Unaligned with Robert Scoble: Discussing the power of speech technology
CPO Trevor Back talks AI, speech recognition advancements, and making the jump to seamless Samantha with the legendary Robert Scoble.
Tom YoungDigital Specialist
"Integrating AI seamlessly into our lives rather than it taking over our lives."
Robert Scoble's podcast, Unaligned, is renowned for its captivating discussions with industry leaders in AI and innovation. He sat down with Speechmatics CPO Trevor Back to delve deep into how speech will play a core part of the future AGI stack and where the future of voice technology is heading.
They talk about the complexities of cutting-edge speech recognition technology and envision it's impact on our daily lives.
Here is a snippet of their conversation:
Robert: How can speech recognition technology seamlessly integrate into our lives without disrupting our experiences?

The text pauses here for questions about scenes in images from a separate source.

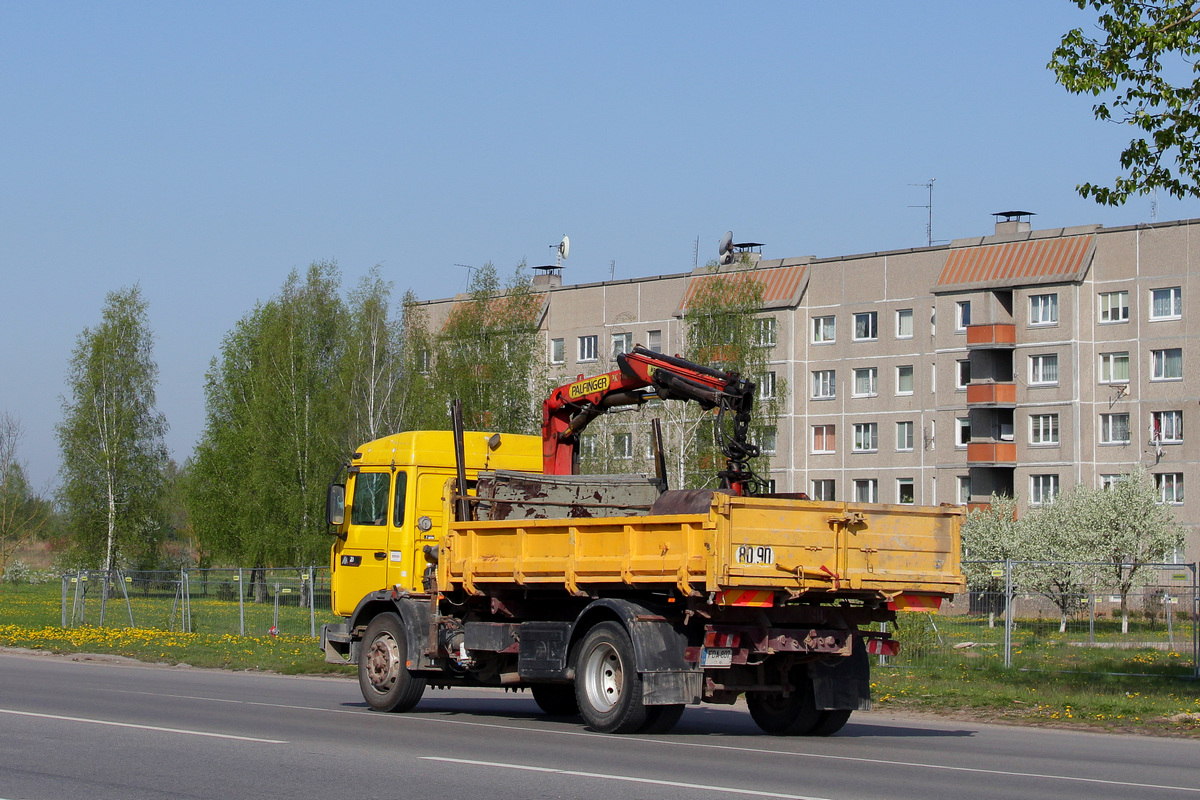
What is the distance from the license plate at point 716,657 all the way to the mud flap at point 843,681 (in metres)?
1.23

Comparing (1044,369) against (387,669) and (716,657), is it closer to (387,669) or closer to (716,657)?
(387,669)

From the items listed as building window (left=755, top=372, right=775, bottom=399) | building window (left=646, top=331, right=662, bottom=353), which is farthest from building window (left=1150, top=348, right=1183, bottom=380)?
building window (left=646, top=331, right=662, bottom=353)

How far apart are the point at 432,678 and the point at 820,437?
174ft

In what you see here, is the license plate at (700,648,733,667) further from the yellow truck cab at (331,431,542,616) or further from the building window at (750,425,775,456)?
the building window at (750,425,775,456)

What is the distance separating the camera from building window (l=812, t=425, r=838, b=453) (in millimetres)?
67375

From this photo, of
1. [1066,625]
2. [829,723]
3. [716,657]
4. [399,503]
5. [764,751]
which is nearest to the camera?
[764,751]

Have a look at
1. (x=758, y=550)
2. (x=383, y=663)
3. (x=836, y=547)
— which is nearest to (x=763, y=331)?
(x=383, y=663)

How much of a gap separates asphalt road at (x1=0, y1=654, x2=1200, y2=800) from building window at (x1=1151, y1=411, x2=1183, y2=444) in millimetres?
44686

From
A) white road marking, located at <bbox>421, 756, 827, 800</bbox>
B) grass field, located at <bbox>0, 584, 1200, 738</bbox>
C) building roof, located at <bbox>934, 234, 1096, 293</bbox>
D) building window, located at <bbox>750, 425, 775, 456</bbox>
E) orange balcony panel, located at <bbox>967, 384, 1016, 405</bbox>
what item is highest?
building roof, located at <bbox>934, 234, 1096, 293</bbox>

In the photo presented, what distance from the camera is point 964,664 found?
23.3 m

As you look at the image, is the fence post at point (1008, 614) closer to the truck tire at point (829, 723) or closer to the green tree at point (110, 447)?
the truck tire at point (829, 723)

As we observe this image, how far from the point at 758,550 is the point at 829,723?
271 centimetres

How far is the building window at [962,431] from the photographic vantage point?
63.4 m

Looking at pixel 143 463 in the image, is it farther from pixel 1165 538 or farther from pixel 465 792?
pixel 465 792
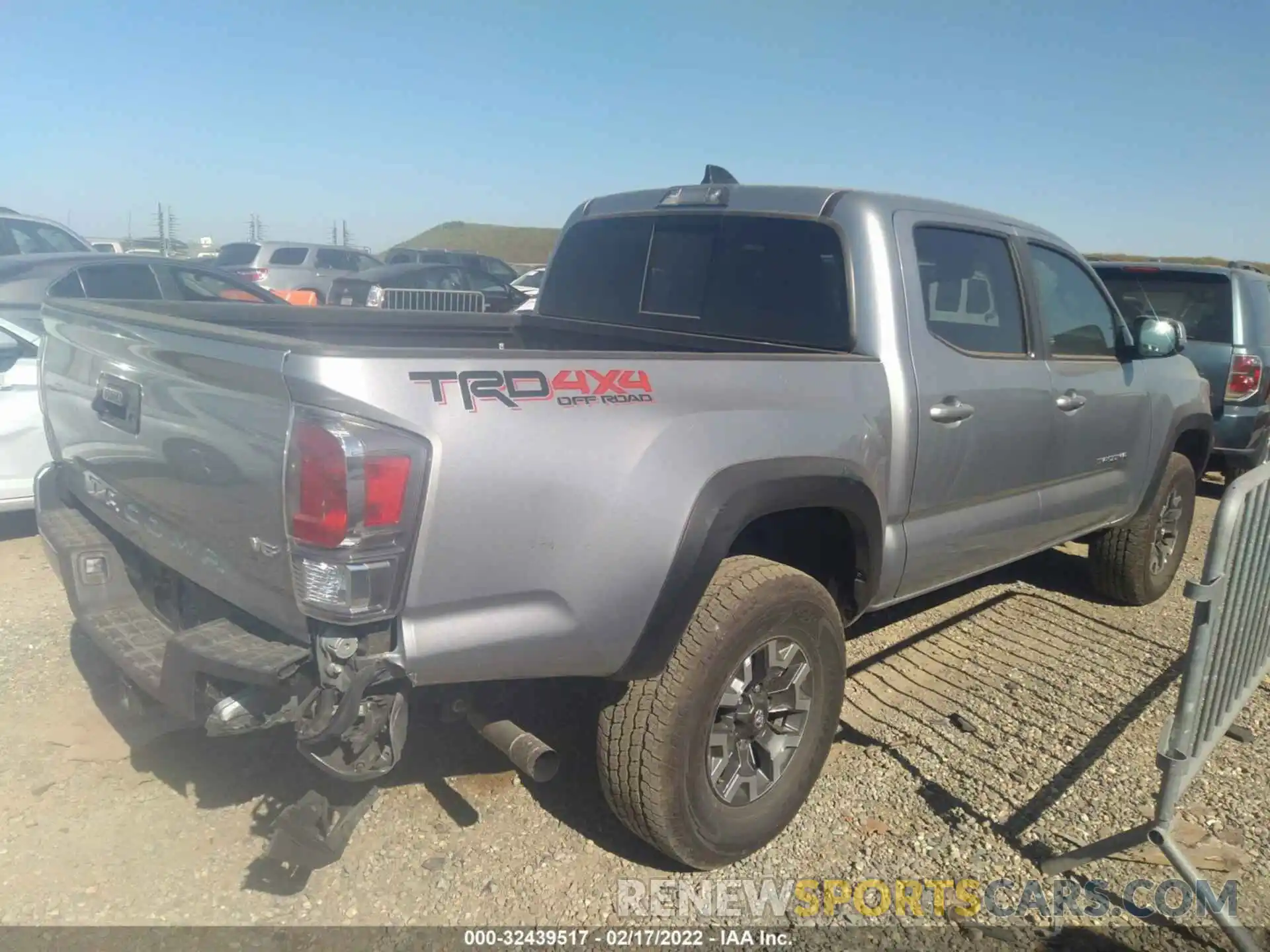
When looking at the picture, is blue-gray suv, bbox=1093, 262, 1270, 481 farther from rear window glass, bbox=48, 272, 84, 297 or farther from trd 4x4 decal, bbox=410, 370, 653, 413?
rear window glass, bbox=48, 272, 84, 297

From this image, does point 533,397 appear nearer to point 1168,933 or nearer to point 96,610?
point 96,610

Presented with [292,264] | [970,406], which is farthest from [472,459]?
[292,264]

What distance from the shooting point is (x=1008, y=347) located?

Trevor: We want to use speech recognition to push technology into the background, so that it's doing things for us without interrupting our experience of the world.
Voice technology can really push those interfaces into the background so that these systems can work without interrupting the lovely conversation that we're having.

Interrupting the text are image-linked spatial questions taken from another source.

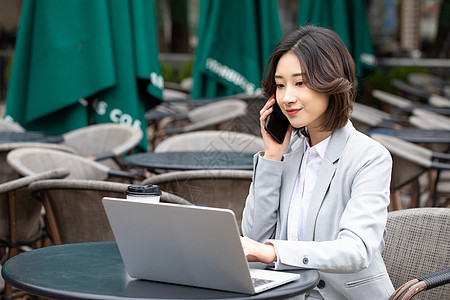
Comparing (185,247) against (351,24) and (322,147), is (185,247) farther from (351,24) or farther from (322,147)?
(351,24)

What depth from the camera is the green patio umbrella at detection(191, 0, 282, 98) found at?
6.52 meters

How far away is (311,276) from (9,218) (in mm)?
1826

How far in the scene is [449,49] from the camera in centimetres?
1235

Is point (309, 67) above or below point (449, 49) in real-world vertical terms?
above

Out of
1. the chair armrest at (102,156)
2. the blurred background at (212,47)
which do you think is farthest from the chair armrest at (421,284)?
the chair armrest at (102,156)

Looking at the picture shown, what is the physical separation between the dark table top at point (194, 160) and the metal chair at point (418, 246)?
47.2 inches

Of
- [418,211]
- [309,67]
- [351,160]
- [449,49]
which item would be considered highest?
[309,67]

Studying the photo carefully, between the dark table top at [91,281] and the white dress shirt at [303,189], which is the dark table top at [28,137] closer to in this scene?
the dark table top at [91,281]

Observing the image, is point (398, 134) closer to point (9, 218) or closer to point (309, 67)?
point (9, 218)

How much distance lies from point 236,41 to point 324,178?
508 centimetres

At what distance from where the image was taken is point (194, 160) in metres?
3.61

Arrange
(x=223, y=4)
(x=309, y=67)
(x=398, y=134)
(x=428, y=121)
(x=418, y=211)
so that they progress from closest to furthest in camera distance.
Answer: (x=309, y=67) < (x=418, y=211) < (x=398, y=134) < (x=428, y=121) < (x=223, y=4)

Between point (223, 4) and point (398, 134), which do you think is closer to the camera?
point (398, 134)

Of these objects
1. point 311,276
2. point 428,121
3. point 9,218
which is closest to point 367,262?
point 311,276
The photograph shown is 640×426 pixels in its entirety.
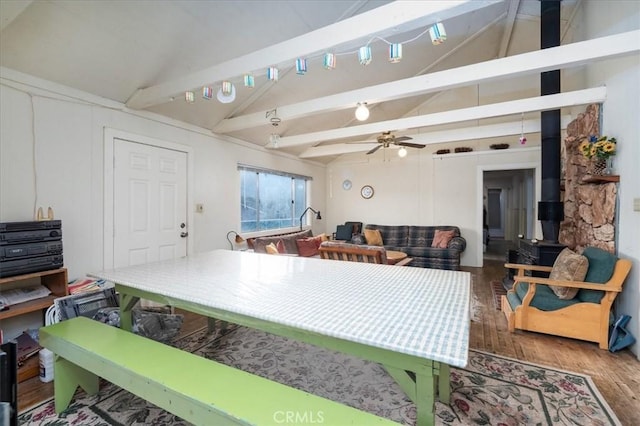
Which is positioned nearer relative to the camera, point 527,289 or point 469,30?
point 527,289

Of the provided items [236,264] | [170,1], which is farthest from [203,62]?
[236,264]

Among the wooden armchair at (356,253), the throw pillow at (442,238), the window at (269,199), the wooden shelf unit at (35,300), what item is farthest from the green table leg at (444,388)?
the throw pillow at (442,238)

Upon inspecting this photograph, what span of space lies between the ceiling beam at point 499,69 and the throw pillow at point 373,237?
3.46 metres

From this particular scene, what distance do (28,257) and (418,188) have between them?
5.97m

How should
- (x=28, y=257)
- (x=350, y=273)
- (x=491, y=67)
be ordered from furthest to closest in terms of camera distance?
(x=491, y=67) < (x=28, y=257) < (x=350, y=273)

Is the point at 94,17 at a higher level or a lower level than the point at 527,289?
higher

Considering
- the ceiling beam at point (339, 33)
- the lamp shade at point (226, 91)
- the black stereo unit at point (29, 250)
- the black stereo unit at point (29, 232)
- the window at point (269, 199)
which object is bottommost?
the black stereo unit at point (29, 250)

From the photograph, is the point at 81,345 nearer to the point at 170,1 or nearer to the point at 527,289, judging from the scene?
the point at 170,1

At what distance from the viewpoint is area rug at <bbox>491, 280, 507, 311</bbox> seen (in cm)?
349

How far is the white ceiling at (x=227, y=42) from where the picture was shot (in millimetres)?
1948

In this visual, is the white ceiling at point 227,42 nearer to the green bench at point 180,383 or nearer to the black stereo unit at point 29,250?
the black stereo unit at point 29,250

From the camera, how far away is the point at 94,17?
2.19 metres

Robert: How do you envision the future of AI enhancing everyday tasks, such as ordering food or interacting with our devices?
Trevor: The goal is for AI to work for us without us even noticing....Whether it's ordering food or interacting with devices, speech recognition can push technology into the background, enabling smoother, more natural interactions.
We've broken down the pod into digestible chapters using our own tech, so you can find the specific sections that you're interested in.
(00:00:00) Introduction of Trevor Back and Speechmatics
The speaker introduces himself as Trevor Back, the chief product officer at Speechmatics. He provides background that Speechmatics is a company focused on speech technology that was spun out from the University of Cambridge around 10 years ago under the leadership of the founder Tony Robinson.
(00:00:26) Comparing Speechmatics to other voice assistants
Trevor contrasts Speechmatics to other well-known voice assistants like Siri, Alexa and Google Assistant. He characterizes those as more brittle, limited AI systems compared to the more advanced speech recognition capabilities of Speechmatics. The speaker explains that Speechmatics aims to understand every voice and handle diverse accents, languages and localizations beyond what those other systems can do currently.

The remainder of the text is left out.